WRITTEN TASK:
Reproduce every entry below word for word, leaving out the pictures.

--- START GIVEN RECORDS ---

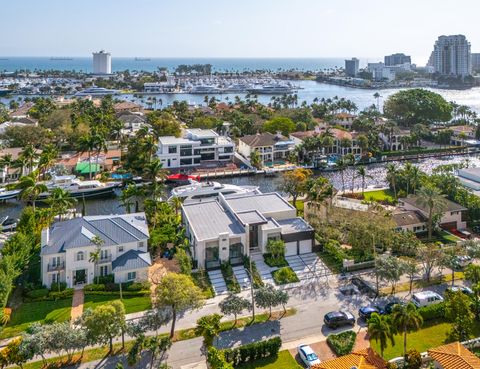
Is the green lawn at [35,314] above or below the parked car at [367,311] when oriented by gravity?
below

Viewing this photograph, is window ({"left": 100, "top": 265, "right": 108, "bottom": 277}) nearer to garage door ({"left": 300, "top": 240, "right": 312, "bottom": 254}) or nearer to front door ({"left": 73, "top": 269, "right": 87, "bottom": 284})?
front door ({"left": 73, "top": 269, "right": 87, "bottom": 284})

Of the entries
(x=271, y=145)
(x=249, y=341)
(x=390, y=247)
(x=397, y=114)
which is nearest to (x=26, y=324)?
(x=249, y=341)

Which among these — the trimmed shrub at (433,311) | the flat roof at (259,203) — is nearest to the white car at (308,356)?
the trimmed shrub at (433,311)

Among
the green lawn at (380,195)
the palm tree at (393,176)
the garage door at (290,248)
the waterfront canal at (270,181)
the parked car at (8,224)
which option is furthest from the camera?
the palm tree at (393,176)

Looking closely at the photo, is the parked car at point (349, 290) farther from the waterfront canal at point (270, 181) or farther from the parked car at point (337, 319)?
the waterfront canal at point (270, 181)

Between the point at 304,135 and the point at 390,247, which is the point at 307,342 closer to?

--- END GIVEN RECORDS ---

SOLUTION BELOW:
Is the green lawn at [35,314] above or below the parked car at [367,311] when oriented by gravity?
below

Viewing this photograph, is window ({"left": 100, "top": 265, "right": 108, "bottom": 277}) nearer to garage door ({"left": 300, "top": 240, "right": 312, "bottom": 254}) or nearer to front door ({"left": 73, "top": 269, "right": 87, "bottom": 284})?
front door ({"left": 73, "top": 269, "right": 87, "bottom": 284})

Of the entries
(x=271, y=145)
(x=249, y=341)
(x=390, y=247)
(x=397, y=114)
which is nearest to (x=26, y=324)?
(x=249, y=341)

Which among these — the trimmed shrub at (433,311) | the flat roof at (259,203) — is nearest to the white car at (308,356)?
the trimmed shrub at (433,311)

Among
the green lawn at (380,195)
the palm tree at (393,176)
the garage door at (290,248)
the waterfront canal at (270,181)
the parked car at (8,224)
which option is furthest from the camera?
the palm tree at (393,176)

Looking closely at the photo, is the parked car at point (349, 290) farther from the waterfront canal at point (270, 181) or farther from the parked car at point (337, 319)?
the waterfront canal at point (270, 181)

Between the point at 304,135 and the point at 390,247, which is the point at 307,342 closer to?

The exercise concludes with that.